------ Text passage ------
The contact tracer is going to say, ’Help me recreate the last 14 days,’” said Dosch. “If you forget a person, if you forget a location, that could mean that they’re in harm’s way.”
The app that has been released uses GPS tracking, but another version of the app that uses Bluetooth, which is being developed by Apple and Google, is supposed to be launched soon. Both versions have their advantages and disadvantages.
“If you are in the western part of North Dakota, and there’s a lot of farms and ranches, you’re probably not in contact with a lot of people, then GPS probably is more appropriate,” he said.
“If you’re on a major college campus in North Dakota, where there’s a lot of interaction and a lot of students … or one of the major cities, then it probably makes sense to use the Bluetooth technology,” he added.
Care19 reportedly violated its privacy policy by sharing data with a third party, Foursquare, which sells location data to marketers. “That dip that we make into a third party database has been viewed as sharing information,” but Dosch said that the app has high standards for privacy.
“Our legal agreements with them (Foursquare) are very explicit, that they cannot legally share any data. But the fact is, there’s really no data to share, when you sign up for the app. You’re not asked for name, phone number, email address, nothing.” Dosch said that Foursquare is used by the app to help identify businesses or buildings that a person may be in at their GPS location.
Some experts have also raised legal and ethical concerns regarding the privacy of individuals’ health data that contract tracing apps collect
“Secure health data is very important here in the United States” said Joseph Ali, Assistant Professor of International Health at Johns Hopkins University “It raises questions about how consent would occur for collection and use of that kind of data.”
The ACLU has proposed privacy guidelines for the creation of contact tracing apps, which include making the apps voluntary, anonymizing data, and ensuring location information is contained locally on users’ devices.
How do US adoption efforts compare to other countries
The approach to contract tracing apps differs internationally, with some countries putting more emphasis on personal rights while others prioritizing public health over personal privacy.
For example, South Korea has a centralized database of individuals’ personal information who tested positive for COVID-19, and their routes of movement are publicly accessible. While this certainly led to a drop in cases, it also reportedly led to a drop in business and stigmas in certain regions of the country where identities of those infected was publicly known.
------
### Work to be completed
Reproduce the contact tracing passage from "The ACLU has" to "over personal privacy.".
------ Data shown ------
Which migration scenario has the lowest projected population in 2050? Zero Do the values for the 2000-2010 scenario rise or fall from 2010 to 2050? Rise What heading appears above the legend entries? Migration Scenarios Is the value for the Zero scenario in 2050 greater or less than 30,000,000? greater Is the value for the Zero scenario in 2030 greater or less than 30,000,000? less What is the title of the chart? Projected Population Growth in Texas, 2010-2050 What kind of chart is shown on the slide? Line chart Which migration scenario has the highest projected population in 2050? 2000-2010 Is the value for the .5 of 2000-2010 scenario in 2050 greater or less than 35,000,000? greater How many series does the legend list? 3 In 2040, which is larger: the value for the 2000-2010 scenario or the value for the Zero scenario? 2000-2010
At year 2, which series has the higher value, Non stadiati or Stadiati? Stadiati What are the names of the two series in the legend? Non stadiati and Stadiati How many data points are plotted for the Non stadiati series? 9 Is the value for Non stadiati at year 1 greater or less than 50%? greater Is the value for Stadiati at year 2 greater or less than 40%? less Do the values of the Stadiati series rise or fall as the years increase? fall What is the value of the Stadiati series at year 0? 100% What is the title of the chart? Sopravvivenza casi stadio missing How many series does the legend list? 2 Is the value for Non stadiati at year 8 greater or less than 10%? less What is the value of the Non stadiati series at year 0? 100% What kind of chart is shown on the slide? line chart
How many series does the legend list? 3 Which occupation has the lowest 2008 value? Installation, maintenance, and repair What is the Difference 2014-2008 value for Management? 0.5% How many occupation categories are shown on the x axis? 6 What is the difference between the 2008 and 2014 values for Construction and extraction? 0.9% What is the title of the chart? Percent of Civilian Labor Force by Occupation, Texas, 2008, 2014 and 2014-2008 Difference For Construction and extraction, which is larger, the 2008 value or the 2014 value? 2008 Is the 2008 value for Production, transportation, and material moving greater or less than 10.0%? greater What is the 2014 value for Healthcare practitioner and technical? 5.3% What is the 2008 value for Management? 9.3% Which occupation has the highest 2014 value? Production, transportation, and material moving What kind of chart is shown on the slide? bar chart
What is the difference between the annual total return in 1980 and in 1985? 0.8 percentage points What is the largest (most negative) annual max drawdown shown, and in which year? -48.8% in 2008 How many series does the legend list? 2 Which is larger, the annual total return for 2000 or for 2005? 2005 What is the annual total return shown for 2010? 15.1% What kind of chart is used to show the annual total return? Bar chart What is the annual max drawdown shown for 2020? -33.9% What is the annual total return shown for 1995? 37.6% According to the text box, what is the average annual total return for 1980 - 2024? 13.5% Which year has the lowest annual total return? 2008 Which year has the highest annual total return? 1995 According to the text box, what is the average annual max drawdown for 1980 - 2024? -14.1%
------
### Answer section
The ACLU has proposed privacy guidelines for the creation of contact tracing apps, which include making the apps voluntary, anonymizing data, and ensuring location information is contained locally on users’ devices.
How do US adoption efforts compare to other countries
The approach to contract tracing apps differs internationally, with some countries putting more emphasis on personal rights while others prioritizing public health over personal privacy.